California NanoSystems Institute
  CNSI

Welcome to the CNSI Mini Symposium website

If you missed the lecture, you can use this resource to view streaming videos of the lectures. Simply click on the speakers name in the navigation bar to browse to their page. You will find biography and abstract information on each speaker and also a link to stream the video. Please note that Windows Media Player is required to view the videos.


The foremost experts in the emerging field of "super-resolution optical imaging" will discuss the most recent breakthroughs and their potential to impact life sciences and medicine.
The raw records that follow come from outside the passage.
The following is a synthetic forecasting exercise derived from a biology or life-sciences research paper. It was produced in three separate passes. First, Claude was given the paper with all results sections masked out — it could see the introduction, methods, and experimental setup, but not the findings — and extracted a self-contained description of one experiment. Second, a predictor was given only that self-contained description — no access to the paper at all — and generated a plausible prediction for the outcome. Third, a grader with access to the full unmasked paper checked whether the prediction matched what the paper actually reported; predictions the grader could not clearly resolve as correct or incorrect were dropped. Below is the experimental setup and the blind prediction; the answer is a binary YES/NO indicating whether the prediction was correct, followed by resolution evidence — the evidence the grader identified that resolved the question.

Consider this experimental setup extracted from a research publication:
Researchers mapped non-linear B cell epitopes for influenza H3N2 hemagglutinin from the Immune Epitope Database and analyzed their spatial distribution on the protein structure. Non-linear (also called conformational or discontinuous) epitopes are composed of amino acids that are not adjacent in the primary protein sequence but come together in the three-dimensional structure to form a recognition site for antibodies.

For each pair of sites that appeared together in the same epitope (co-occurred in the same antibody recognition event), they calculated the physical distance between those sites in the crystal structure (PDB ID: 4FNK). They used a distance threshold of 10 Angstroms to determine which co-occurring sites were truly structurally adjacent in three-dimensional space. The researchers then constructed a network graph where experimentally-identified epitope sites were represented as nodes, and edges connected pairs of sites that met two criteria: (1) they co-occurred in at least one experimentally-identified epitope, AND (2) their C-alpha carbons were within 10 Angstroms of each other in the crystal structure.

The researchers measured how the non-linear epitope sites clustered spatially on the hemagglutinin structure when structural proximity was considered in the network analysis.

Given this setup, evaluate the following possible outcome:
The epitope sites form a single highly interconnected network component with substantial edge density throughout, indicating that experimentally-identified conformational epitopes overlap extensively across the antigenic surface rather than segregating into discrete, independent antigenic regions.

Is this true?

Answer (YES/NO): NO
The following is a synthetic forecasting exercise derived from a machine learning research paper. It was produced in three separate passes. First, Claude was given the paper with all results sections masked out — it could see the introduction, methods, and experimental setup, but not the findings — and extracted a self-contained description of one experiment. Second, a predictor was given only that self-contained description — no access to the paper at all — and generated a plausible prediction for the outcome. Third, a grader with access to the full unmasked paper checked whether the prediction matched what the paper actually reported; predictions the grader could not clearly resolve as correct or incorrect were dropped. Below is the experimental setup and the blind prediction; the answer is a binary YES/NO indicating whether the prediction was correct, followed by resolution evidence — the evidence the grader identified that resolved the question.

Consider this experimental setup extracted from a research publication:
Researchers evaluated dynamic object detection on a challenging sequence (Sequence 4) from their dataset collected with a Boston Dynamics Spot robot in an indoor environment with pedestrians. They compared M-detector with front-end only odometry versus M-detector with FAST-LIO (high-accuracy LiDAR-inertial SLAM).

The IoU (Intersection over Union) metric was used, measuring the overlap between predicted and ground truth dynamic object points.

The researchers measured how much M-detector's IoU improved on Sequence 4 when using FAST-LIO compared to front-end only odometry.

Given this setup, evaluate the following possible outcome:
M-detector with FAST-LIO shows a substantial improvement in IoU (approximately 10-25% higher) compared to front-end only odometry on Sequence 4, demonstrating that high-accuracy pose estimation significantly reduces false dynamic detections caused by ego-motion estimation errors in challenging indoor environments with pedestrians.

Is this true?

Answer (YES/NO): NO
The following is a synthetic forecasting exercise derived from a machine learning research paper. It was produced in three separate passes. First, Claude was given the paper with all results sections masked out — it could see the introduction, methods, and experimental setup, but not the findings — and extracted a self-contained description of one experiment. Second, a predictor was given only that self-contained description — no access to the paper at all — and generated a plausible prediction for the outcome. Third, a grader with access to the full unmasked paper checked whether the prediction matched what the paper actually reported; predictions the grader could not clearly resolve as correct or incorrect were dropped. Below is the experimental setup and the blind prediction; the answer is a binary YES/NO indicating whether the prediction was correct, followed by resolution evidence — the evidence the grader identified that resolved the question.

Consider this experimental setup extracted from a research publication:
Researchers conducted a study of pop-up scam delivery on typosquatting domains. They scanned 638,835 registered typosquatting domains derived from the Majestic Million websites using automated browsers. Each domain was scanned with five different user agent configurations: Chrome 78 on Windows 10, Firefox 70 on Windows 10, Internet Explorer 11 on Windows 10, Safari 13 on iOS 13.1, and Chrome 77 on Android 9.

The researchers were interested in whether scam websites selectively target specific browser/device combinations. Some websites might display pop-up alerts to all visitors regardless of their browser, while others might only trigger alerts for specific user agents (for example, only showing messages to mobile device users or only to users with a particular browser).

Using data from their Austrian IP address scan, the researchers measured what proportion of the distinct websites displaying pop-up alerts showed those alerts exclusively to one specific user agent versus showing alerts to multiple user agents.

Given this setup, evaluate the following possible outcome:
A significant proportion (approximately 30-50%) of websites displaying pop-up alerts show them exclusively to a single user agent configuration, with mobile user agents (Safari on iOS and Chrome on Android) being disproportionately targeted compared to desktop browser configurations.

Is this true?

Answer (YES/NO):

Nanoscopy is set to answer some of the most fundamental questions in biology that require molecular-level imaging resolution.

Symposium Description:

Fluorescence microscopy has become the most popular imaging tool in cell biology. It is non-invasive and allows probing cellular functions and structures in the 3-dimensional space at the submicron scale. Fluorescent light microscopy is however limited in spatial resolution because the smallest possible spot size of light is intrinsically dictated by diffraction (known as Abbe's law). Exciting proof-of-principal experimental breakthroughs are now emerging to beat this diffraction barrier. They are yielding high-resolution images of intracellular structures to obtain ever-better resolution well within 15 nm.

Pioneering new concepts in light microscopy are paving the way towards nanoscale microscopy and are ripe to tackle outstanding fundamental questions in biology that lie somewhere at nanometer spatial resolution.

This CNSI symposium will address such state-of-the-art "super-resolution" methods as Stimulated Emission Depletion (STED), Structured illumination (I5M), Photoactive localization microscopy (PALM), Stochastic optical reconstruction microscopy (STORM) and 4Pi microscopy by bringing to UCLA the foremost experts in the field.

The foremost experts in the emerging field of "super-resolution optical imaging" will discuss the most recent breakthroughs and their potential to impact life sciences and medicine. Nanoscopy is set to answer some of the most fundamental questions in biology that require molecular-level imaging resolution.